Irredeemably Violent and Undeterrable: How Flawed Assumptions Justify a Broad Application of the Terrorism Enhancement, Contradict Sentencing Policy, and Diminish U.S. National Security
Some see the terrorism enhancement as a “draconian” measure that treats disparate crimes alike and is founded on a “monolithic perception of terrorism.” Others declare terrorism a “modern-day . . . bubonic plague” and note that the enhancement reflects Congress’s explicit legislative intent. From this perspective, the enhancement’s severity and sweep are justified because terrorists are “unique among criminals.” Driven by ideology, they are irredeemable, undeterrable, and refractive to rehabilitation. Following the Supreme Court’s decision in United States v. Booker—that the Guidelines are merely advisory in nature—federal courts have had to chart their own courses through these philosophic contradictions and competing objectives.
The first three Parts of this Note explore the divergent ways federal courts have sought to reconcile this conflict and apply the terrorism enhancement to material support offenses. Part I examines how courts have interpreted Section 3A1.4’s requirements to create a framework in which a broad array of material support offenses can trigger the enhancement. In Parts II and III, this Note explores the split among federal courts over when the enhancement should apply. Some courts justify its broad application by reasoning that terrorists are distinct from other criminals and refractive to rehabilitation. These courts apply the terrorism enhancement even when first-time offenders are convicted of nonviolent, material support crimes. In Part III, however, this Note highlights several decisions in which courts distinguish defendants who directly facilitated violent attacks from those with more attenuated involvement. In these cases, judges have refused to apply the terrorism enhancement or justified a downward departure based on a defendant’s unique history, the nature of the offense, and the potential for rehabilitation.
Part IV then examines whether research into the nature of violent extremism supports the assumption that terrorists and their supporters are truly distinct from other criminals. In reviewing the work of psychologists who have explored such issues, this Note finds that a categorical approach, which treats all terrorists and facilitators alike, does not align with current understandings of radicalization and ignores the potential for rehabilitation. After considering disengagement and rehabilitation efforts in the Netherlands and Italy, this Note finds that a more nuanced approach to terrorism sentencing could enable some nonviolent offenders to disengage from violent extremism and lead productive lives in society.
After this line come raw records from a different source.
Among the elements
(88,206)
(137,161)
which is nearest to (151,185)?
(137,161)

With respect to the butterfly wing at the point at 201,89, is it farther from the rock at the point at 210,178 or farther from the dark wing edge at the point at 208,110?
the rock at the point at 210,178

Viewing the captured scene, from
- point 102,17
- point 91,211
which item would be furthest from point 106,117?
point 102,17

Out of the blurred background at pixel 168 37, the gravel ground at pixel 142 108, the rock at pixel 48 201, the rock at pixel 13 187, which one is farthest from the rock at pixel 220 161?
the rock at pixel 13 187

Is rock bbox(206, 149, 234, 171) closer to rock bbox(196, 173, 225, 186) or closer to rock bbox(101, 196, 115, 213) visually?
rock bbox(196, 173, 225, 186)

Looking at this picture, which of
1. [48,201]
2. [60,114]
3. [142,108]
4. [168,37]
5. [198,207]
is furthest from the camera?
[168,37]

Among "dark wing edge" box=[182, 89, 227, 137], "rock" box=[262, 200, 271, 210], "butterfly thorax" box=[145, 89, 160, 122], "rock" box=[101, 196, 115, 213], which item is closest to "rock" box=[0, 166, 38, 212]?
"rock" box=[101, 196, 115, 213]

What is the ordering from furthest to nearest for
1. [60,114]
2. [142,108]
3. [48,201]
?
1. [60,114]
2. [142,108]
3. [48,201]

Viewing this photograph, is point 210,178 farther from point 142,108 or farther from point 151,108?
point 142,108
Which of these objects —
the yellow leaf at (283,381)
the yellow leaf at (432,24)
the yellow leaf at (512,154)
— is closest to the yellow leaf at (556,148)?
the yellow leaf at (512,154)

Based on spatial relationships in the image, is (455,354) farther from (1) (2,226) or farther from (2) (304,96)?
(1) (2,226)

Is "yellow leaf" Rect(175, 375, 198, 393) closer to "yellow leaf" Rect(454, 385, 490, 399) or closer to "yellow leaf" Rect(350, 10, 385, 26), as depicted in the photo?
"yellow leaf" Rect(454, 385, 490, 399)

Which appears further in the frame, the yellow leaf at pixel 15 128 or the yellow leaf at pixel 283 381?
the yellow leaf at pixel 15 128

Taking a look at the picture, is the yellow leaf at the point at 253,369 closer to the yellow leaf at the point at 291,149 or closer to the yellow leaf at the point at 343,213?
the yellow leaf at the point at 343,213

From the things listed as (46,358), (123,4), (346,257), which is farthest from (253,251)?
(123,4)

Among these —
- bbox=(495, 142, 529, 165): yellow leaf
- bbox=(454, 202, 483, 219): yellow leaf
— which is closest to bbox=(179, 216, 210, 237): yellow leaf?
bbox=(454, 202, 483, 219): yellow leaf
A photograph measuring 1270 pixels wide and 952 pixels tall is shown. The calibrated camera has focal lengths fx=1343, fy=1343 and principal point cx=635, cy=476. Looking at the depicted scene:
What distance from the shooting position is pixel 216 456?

The final Part of this Note argues that the broad application of Section 3A1.4 to material support offenses is ultimately counterproductive because it may actually increase the chance of recidivism, facilitate further radicalization, and impede overarching U.S. counter-terrorism goals. This Note finds that the sweeping application of the terrorism enhancement to disparate crimes not only undermines the legislative intent of the Sentencing Guidelines but is also unsupported by empirical research and decreases U.S. national security. Ultimately, this Note recommends that Congress and the Sentencing Commission revise the terrorism enhancement to apply more narrowly and exclude material support offenses.